MATERIAL SUPPLIED:
>>>>

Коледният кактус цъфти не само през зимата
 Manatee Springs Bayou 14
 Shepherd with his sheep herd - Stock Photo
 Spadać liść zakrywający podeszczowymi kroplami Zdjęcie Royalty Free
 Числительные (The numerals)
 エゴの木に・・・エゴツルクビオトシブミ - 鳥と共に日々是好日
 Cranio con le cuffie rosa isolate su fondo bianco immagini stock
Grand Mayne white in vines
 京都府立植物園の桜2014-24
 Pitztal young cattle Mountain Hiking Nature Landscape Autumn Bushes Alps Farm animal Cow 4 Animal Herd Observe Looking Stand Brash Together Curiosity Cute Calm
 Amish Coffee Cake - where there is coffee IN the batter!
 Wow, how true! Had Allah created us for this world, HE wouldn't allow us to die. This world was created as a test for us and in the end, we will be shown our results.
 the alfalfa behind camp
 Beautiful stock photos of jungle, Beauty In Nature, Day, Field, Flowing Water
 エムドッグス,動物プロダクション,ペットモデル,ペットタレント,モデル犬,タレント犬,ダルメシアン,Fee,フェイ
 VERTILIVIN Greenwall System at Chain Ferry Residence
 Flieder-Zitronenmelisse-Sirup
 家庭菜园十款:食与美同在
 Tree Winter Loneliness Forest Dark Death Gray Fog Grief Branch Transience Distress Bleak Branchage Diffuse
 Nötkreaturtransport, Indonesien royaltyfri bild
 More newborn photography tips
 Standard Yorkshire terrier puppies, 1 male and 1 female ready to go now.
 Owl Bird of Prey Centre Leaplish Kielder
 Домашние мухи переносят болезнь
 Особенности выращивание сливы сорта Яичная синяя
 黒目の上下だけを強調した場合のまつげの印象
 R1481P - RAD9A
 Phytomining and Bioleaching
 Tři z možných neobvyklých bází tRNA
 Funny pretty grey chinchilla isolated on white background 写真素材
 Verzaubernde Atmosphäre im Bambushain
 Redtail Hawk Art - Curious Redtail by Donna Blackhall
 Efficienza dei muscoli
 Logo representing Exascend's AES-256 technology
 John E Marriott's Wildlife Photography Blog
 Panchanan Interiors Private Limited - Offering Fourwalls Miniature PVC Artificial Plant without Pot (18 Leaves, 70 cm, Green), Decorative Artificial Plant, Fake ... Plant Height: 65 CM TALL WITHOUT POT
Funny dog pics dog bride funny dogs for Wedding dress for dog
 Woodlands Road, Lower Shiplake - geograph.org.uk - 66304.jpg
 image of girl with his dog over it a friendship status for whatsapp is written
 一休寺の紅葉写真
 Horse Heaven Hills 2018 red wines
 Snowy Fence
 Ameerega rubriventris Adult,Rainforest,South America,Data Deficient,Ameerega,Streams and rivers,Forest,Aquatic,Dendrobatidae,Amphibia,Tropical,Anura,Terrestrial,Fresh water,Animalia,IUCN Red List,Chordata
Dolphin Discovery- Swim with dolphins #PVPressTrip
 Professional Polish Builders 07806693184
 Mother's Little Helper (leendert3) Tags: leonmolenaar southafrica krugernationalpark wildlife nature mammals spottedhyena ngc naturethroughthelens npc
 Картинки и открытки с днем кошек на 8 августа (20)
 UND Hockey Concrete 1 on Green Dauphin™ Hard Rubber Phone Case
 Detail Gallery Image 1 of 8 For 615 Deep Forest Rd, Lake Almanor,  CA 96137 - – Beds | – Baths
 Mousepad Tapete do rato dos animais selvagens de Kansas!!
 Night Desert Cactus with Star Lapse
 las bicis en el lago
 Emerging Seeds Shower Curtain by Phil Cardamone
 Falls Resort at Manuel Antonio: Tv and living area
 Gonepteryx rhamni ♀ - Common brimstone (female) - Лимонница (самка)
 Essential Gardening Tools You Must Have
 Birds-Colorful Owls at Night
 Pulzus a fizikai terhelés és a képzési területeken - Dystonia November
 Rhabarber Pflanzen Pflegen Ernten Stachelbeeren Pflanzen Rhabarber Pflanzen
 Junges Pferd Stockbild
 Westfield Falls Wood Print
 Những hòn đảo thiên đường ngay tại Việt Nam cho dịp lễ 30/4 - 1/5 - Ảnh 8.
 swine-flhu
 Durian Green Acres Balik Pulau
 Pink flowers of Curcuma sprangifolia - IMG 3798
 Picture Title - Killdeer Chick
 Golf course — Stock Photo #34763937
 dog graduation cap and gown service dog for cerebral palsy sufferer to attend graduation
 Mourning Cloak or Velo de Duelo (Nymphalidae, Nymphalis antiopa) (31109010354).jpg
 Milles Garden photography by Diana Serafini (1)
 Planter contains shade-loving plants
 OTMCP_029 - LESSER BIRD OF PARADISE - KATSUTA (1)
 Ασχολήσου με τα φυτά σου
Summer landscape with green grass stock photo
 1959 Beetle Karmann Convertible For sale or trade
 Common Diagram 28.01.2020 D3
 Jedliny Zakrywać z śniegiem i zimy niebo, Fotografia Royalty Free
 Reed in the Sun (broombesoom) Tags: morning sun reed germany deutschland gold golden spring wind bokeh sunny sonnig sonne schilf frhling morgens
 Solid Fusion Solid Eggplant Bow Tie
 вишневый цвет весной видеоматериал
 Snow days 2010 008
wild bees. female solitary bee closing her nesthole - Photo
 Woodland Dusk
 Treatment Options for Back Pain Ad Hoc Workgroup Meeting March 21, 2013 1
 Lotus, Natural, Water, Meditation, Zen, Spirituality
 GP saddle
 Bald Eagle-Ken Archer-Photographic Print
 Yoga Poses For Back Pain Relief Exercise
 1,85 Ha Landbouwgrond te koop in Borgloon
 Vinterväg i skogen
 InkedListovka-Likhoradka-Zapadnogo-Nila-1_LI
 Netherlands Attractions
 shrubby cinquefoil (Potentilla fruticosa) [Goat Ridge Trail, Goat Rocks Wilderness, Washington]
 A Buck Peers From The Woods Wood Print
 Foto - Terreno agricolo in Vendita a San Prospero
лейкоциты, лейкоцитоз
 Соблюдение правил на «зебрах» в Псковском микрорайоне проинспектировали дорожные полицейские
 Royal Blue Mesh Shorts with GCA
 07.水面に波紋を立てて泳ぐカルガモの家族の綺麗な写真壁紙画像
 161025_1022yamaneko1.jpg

<<<<

REQUIREMENT:
Every entry must appear in the answer, reproduced exactly.

RESULT:
Коледният кактус цъфти не само през зимата
 Manatee Springs Bayou 14
 Shepherd with his sheep herd - Stock Photo
 Spadać liść zakrywający podeszczowymi kroplami Zdjęcie Royalty Free
 Числительные (The numerals)
 エゴの木に・・・エゴツルクビオトシブミ - 鳥と共に日々是好日
 Cranio con le cuffie rosa isolate su fondo bianco immagini stock
Grand Mayne white in vines
 京都府立植物園の桜2014-24
 Pitztal young cattle Mountain Hiking Nature Landscape Autumn Bushes Alps Farm animal Cow 4 Animal Herd Observe Looking Stand Brash Together Curiosity Cute Calm
 Amish Coffee Cake - where there is coffee IN the batter!
 Wow, how true! Had Allah created us for this world, HE wouldn't allow us to die. This world was created as a test for us and in the end, we will be shown our results.
 the alfalfa behind camp
 Beautiful stock photos of jungle, Beauty In Nature, Day, Field, Flowing Water
 エムドッグス,動物プロダクション,ペットモデル,ペットタレント,モデル犬,タレント犬,ダルメシアン,Fee,フェイ
 VERTILIVIN Greenwall System at Chain Ferry Residence
 Flieder-Zitronenmelisse-Sirup
 家庭菜园十款:食与美同在
 Tree Winter Loneliness Forest Dark Death Gray Fog Grief Branch Transience Distress Bleak Branchage Diffuse
 Nötkreaturtransport, Indonesien royaltyfri bild
 More newborn photography tips
 Standard Yorkshire terrier puppies, 1 male and 1 female ready to go now.
 Owl Bird of Prey Centre Leaplish Kielder
 Домашние мухи переносят болезнь
 Особенности выращивание сливы сорта Яичная синяя
 黒目の上下だけを強調した場合のまつげの印象
 R1481P - RAD9A
 Phytomining and Bioleaching
 Tři z možných neobvyklých bází tRNA
 Funny pretty grey chinchilla isolated on white background 写真素材
 Verzaubernde Atmosphäre im Bambushain
 Redtail Hawk Art - Curious Redtail by Donna Blackhall
 Efficienza dei muscoli
 Logo representing Exascend's AES-256 technology
 John E Marriott's Wildlife Photography Blog
 Panchanan Interiors Private Limited - Offering Fourwalls Miniature PVC Artificial Plant without Pot (18 Leaves, 70 cm, Green), Decorative Artificial Plant, Fake ... Plant Height: 65 CM TALL WITHOUT POT
Funny dog pics dog bride funny dogs for Wedding dress for dog
 Woodlands Road, Lower Shiplake - geograph.org.uk - 66304.jpg
 image of girl with his dog over it a friendship status for whatsapp is written
 一休寺の紅葉写真
 Horse Heaven Hills 2018 red wines
 Snowy Fence
 Ameerega rubriventris Adult,Rainforest,South America,Data Deficient,Ameerega,Streams and rivers,Forest,Aquatic,Dendrobatidae,Amphibia,Tropical,Anura,Terrestrial,Fresh water,Animalia,IUCN Red List,Chordata
Dolphin Discovery- Swim with dolphins #PVPressTrip
 Professional Polish Builders 07806693184
 Mother's Little Helper (leendert3) Tags: leonmolenaar southafrica krugernationalpark wildlife nature mammals spottedhyena ngc naturethroughthelens npc
 Картинки и открытки с днем кошек на 8 августа (20)
 UND Hockey Concrete 1 on Green Dauphin™ Hard Rubber Phone Case
 Detail Gallery Image 1 of 8 For 615 Deep Forest Rd, Lake Almanor,  CA 96137 - – Beds | – Baths
 Mousepad Tapete do rato dos animais selvagens de Kansas!!
 Night Desert Cactus with Star Lapse
 las bicis en el lago
 Emerging Seeds Shower Curtain by Phil Cardamone
 Falls Resort at Manuel Antonio: Tv and living area
 Gonepteryx rhamni ♀ - Common brimstone (female) - Лимонница (самка)
 Essential Gardening Tools You Must Have
 Birds-Colorful Owls at Night
 Pulzus a fizikai terhelés és a képzési területeken - Dystonia November
 Rhabarber Pflanzen Pflegen Ernten Stachelbeeren Pflanzen Rhabarber Pflanzen
 Junges Pferd Stockbild
 Westfield Falls Wood Print
 Những hòn đảo thiên đường ngay tại Việt Nam cho dịp lễ 30/4 - 1/5 - Ảnh 8.
 swine-flhu
 Durian Green Acres Balik Pulau
 Pink flowers of Curcuma sprangifolia - IMG 3798
 Picture Title - Killdeer Chick
 Golf course — Stock Photo #34763937
 dog graduation cap and gown service dog for cerebral palsy sufferer to attend graduation
 Mourning Cloak or Velo de Duelo (Nymphalidae, Nymphalis antiopa) (31109010354).jpg
 Milles Garden photography by Diana Serafini (1)
 Planter contains shade-loving plants
 OTMCP_029 - LESSER BIRD OF PARADISE - KATSUTA (1)
 Ασχολήσου με τα φυτά σου
Summer landscape with green grass stock photo
 1959 Beetle Karmann Convertible For sale or trade
 Common Diagram 28.01.2020 D3
 Jedliny Zakrywać z śniegiem i zimy niebo, Fotografia Royalty Free
 Reed in the Sun (broombesoom) Tags: morning sun reed germany deutschland gold golden spring wind bokeh sunny sonnig sonne schilf frhling morgens
 Solid Fusion Solid Eggplant Bow Tie
 вишневый цвет весной видеоматериал
 Snow days 2010 008
wild bees. female solitary bee closing her nesthole - Photo
 Woodland Dusk
 Treatment Options for Back Pain Ad Hoc Workgroup Meeting March 21, 2013 1
 Lotus, Natural, Water, Meditation, Zen, Spirituality
 GP saddle
 Bald Eagle-Ken Archer-Photographic Print
 Yoga Poses For Back Pain Relief Exercise
 1,85 Ha Landbouwgrond te koop in Borgloon
 Vinterväg i skogen
 InkedListovka-Likhoradka-Zapadnogo-Nila-1_LI
 Netherlands Attractions
 shrubby cinquefoil (Potentilla fruticosa) [Goat Ridge Trail, Goat Rocks Wilderness, Washington]
 A Buck Peers From The Woods Wood Print
 Foto - Terreno agricolo in Vendita a San Prospero
лейкоциты, лейкоцитоз
 Соблюдение правил на «зебрах» в Псковском микрорайоне проинспектировали дорожные полицейские
 Royal Blue Mesh Shorts with GCA
 07.水面に波紋を立てて泳ぐカルガモの家族の綺麗な写真壁紙画像
 161025_1022yamaneko1.jpg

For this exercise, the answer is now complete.